稲佐山の駐車場からスロープカーで行く予定が、運休。
思いがけず、展望台まで徒歩20分、階段500段を歩くこととなった。
周りもスロープカー運休は知らず、驚いている様子だったが、夜景を求めて登って行く。
車へ引き返す者は見る限りいなかった。

夜8時、空が紺色でまだ少し空の明かりで周囲の様子をうかがえる時間帯。
ようやく展望台へ到着した頃には、稲佐山の夜景を待ち侘びた人でいっぱいだ。
ちょうど辺りが真っ暗になり、光が一面にキラキラと今日一番の輝きを見せる時、展望台では人がいない最前列を我こそはと押さえて、横にずらっと3列ほどの行列ができていた。

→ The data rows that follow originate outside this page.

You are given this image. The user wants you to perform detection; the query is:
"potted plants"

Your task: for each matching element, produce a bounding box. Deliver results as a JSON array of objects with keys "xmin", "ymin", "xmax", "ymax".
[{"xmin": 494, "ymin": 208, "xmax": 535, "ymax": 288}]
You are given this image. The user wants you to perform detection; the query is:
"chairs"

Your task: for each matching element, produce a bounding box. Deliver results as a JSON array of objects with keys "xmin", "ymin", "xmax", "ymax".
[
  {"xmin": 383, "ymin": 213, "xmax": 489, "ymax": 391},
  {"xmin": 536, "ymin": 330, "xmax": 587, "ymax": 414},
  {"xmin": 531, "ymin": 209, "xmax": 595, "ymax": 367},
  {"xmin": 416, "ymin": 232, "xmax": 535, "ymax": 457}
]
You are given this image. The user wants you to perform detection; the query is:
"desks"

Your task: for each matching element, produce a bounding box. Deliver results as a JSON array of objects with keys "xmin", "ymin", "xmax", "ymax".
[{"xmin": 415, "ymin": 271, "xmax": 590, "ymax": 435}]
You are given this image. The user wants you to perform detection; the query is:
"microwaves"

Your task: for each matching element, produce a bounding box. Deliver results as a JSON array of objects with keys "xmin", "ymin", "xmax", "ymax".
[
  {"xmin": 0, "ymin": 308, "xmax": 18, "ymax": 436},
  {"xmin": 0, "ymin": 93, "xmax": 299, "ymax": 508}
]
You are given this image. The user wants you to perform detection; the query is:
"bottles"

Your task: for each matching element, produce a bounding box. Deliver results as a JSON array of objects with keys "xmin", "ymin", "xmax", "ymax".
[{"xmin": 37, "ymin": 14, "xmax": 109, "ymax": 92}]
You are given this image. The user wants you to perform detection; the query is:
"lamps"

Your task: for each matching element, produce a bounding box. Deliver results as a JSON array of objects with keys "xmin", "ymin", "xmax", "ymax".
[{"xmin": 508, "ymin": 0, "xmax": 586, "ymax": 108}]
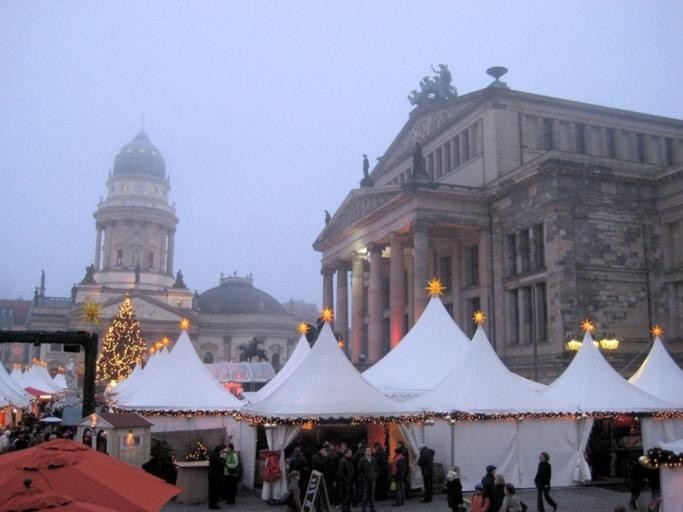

皆、誰も映っていない、光の景色を見たいのか、写真に収めたいのか。
1列目の人はもちろん、2、3列目の人もスマホを上にあげて、誰もいない純粋な夜景のみを納得するまで写真に収める。
自分だけの写真を撮りたいから景色を見に行くのか。景色を見て感動したから写真を撮るのか。
そんな問いを考える。
今回の稲佐山の景色を見に行った際、スマホ上で見て単に綺麗だと思っていた景色に対し、こんなことを感じ、考えていた。

・真夏の夕暮れ時、20分汗だくになりながら歩いてようやく見れた夜景
・人混みをかき分けながら最前列に辿り着き、ようやく見れた夜景
・異国の地の人もかなりいたため、他国からでも見に来たくなるような夜景
・意外と夏でも展望台は標高が高く、夜景を眺めるには涼しい場所なんだな
・ちょうど最前列に行った時にハートの夜景が消えたんだよな
・昨年稲佐山に来た時は夜11時だったから、展望台までの駐車場に停めれたんだな
これら全てを体験したのは自分だけである。
きっと自分が稲佐山でこの日撮った写真は、誰かが同じようなもっと良い写真をアップしているんだろう。
そう思いながらも、、
自分だけの体験の中で撮った写真は、その1枚から自分だけしか思い出せない情景が浮かび、捨てきれない。
問いに戻るが、筆者は、写真を撮りたいから景色を見に行くが優勢である。
景色を見て感動するかは、現地に行かないと分からない。
しかし、本当に自身が心揺さぶられる景色は、1枚の写真を見た時に当時の情景が浮かぶものだと思っている。
だから、後者の景色を見て感動したから写真を撮るといった体験が今後も増えれば良いと感じた日であった。